**Data entries**
━━━━━━━━

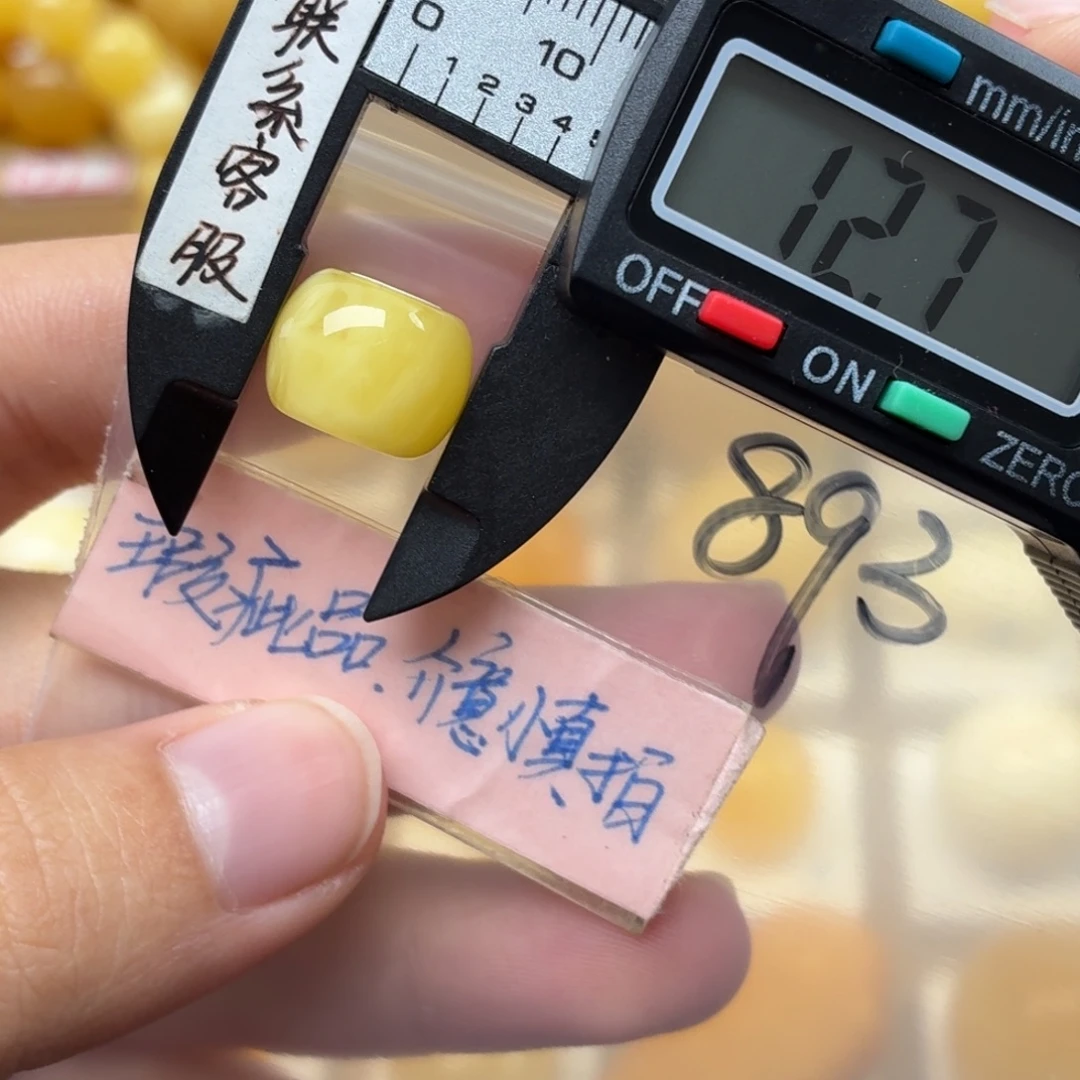 蜜蜡未镶嵌裸石蜜蜡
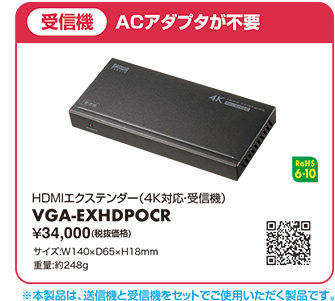 VGA-EXHDPOCR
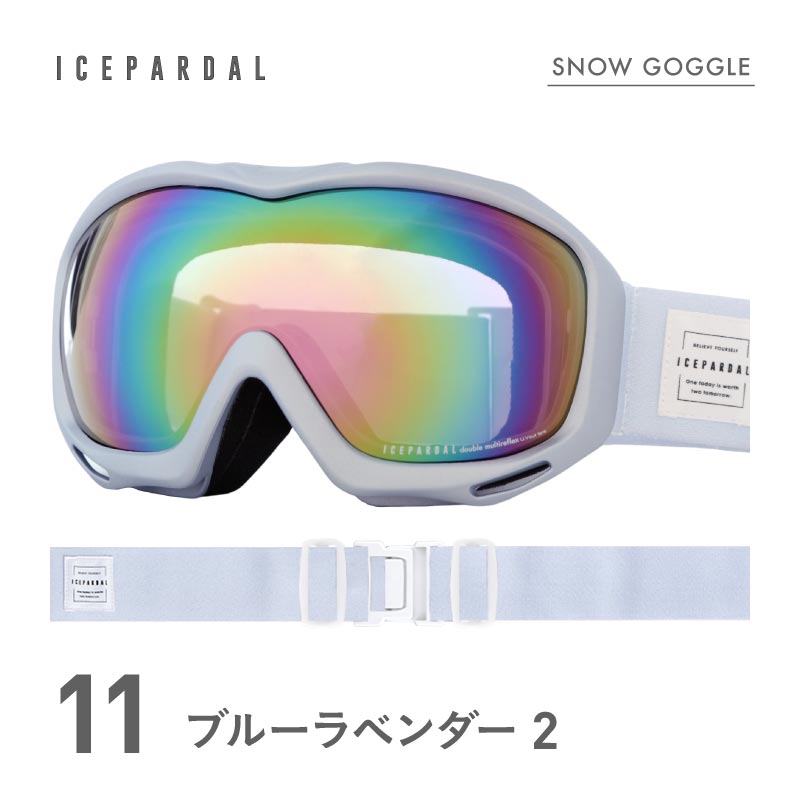 【新作即出荷】  スノーゴーグル レディース ダブルレンズ スキーゴーグル スノボウェアゴーグル 大人用 ICEPARDAL/アイスパーダル IBP-784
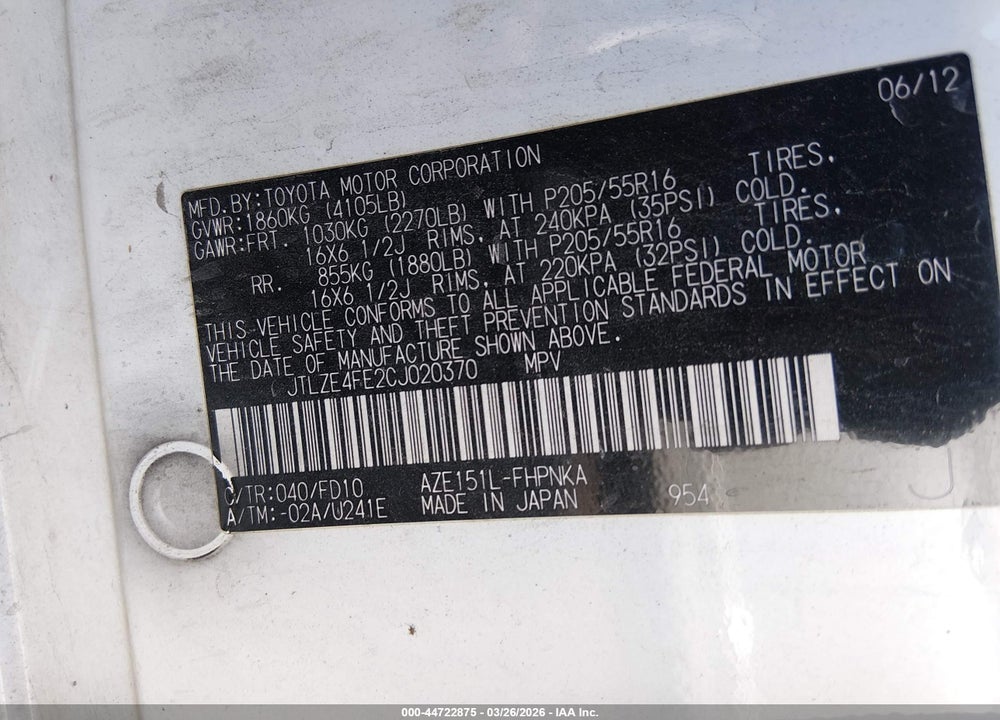 2012 SCION XB VIN: JTLZE4FE2CJ020370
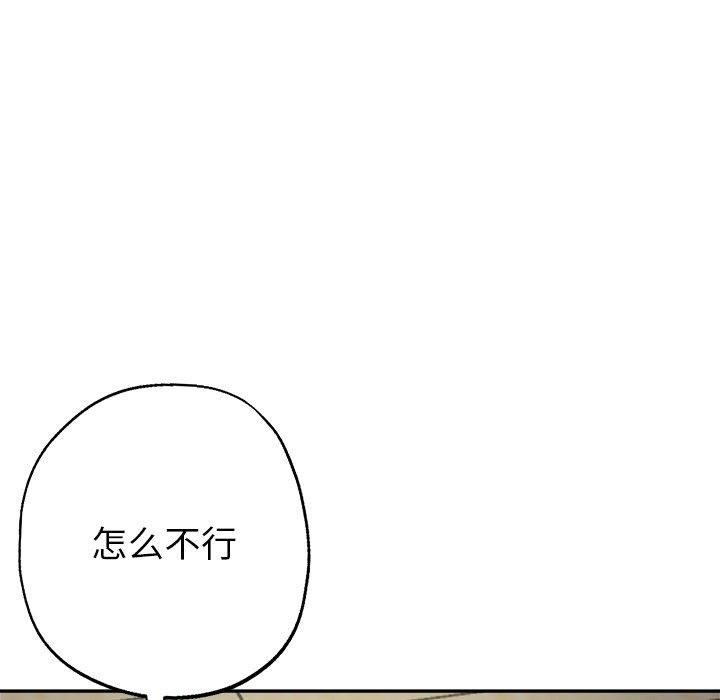 《瑜珈初体验》漫画最新章节第3话免费下拉式在线观看章节第【5】张图片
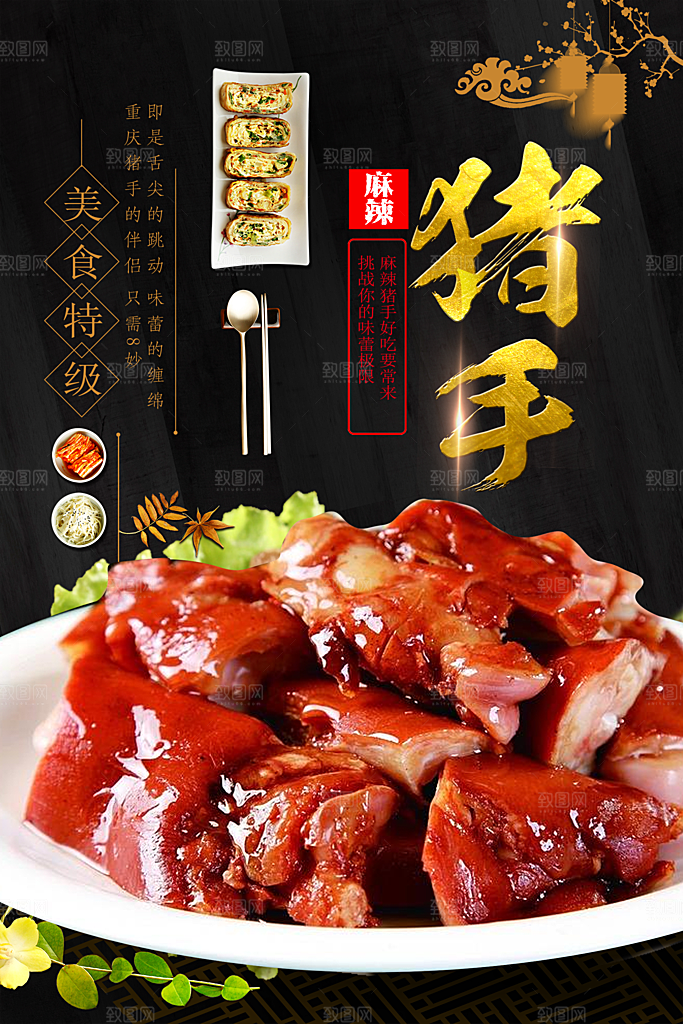 美食特级麻辣猪手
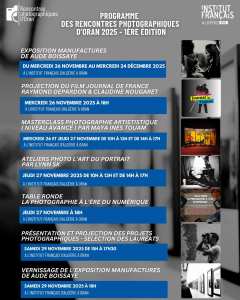 Programme des Rencontres Photographiques d’Oran 2025 – 1ère édition 📸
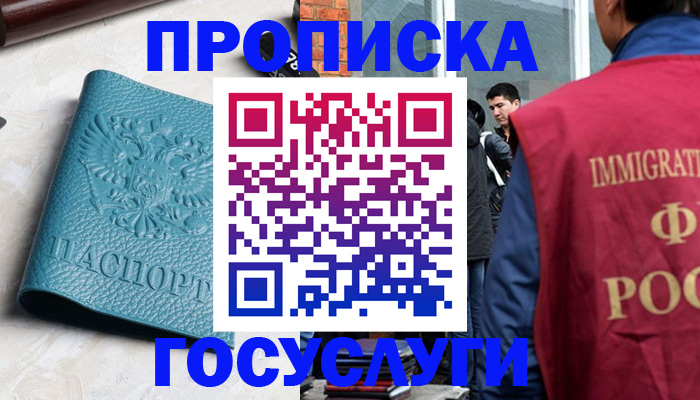 прописка штамп в Набережных Челнах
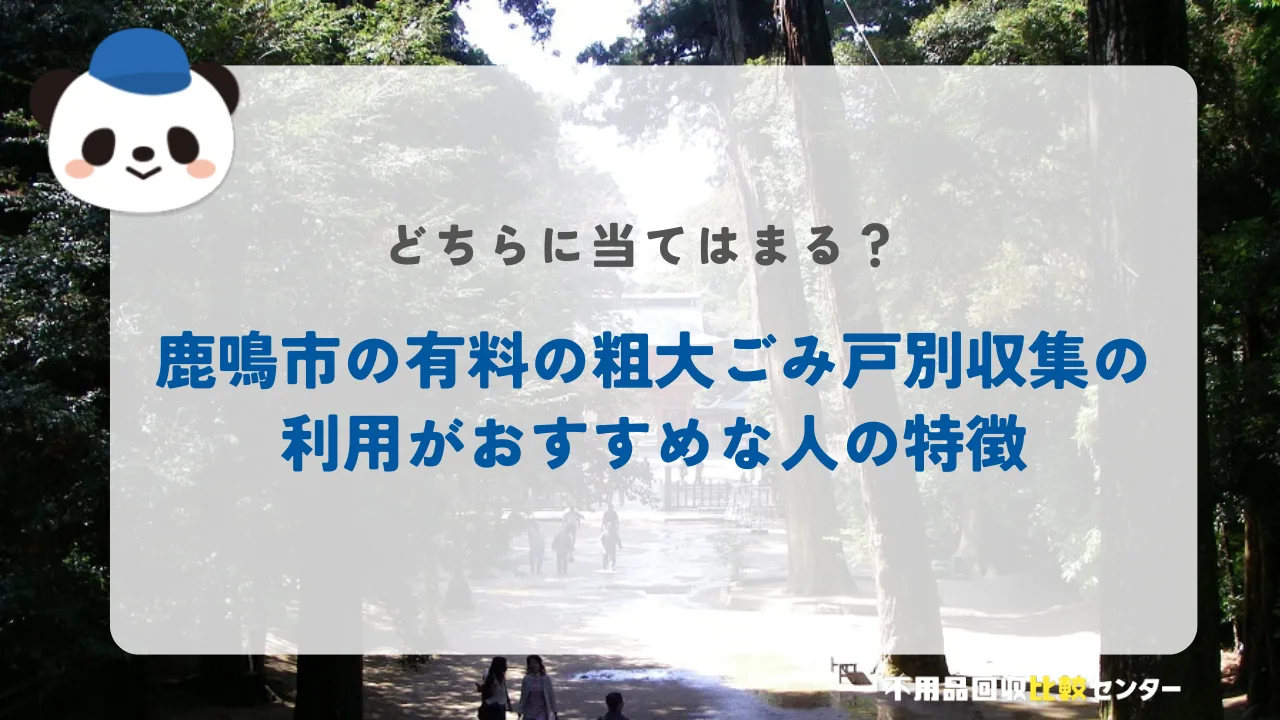 鹿鳴市の有料の粗大ごみ戸別収集の利用がおすすめな人の特徴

━━━━━━━━

**Task goal**
Return verbatim every line from the line containing "大人用 ICEPARDAL/アイスパーダル IBP-784" to the last line of the entries above, inclusive, and leave out the pictures.

**Result for this exercise**
 【新作即出荷】  スノーゴーグル レディース ダブルレンズ スキーゴーグル スノボウェアゴーグル 大人用 ICEPARDAL/アイスパーダル IBP-784
 2012 SCION XB VIN: JTLZE4FE2CJ020370
 《瑜珈初体验》漫画最新章节第3话免费下拉式在线观看章节第【5】张图片
 美食特级麻辣猪手
 Programme des Rencontres Photographiques d’Oran 2025 – 1ère édition 📸
 прописка штамп в Набережных Челнах
 鹿鳴市の有料の粗大ごみ戸別収集の利用がおすすめな人の特徴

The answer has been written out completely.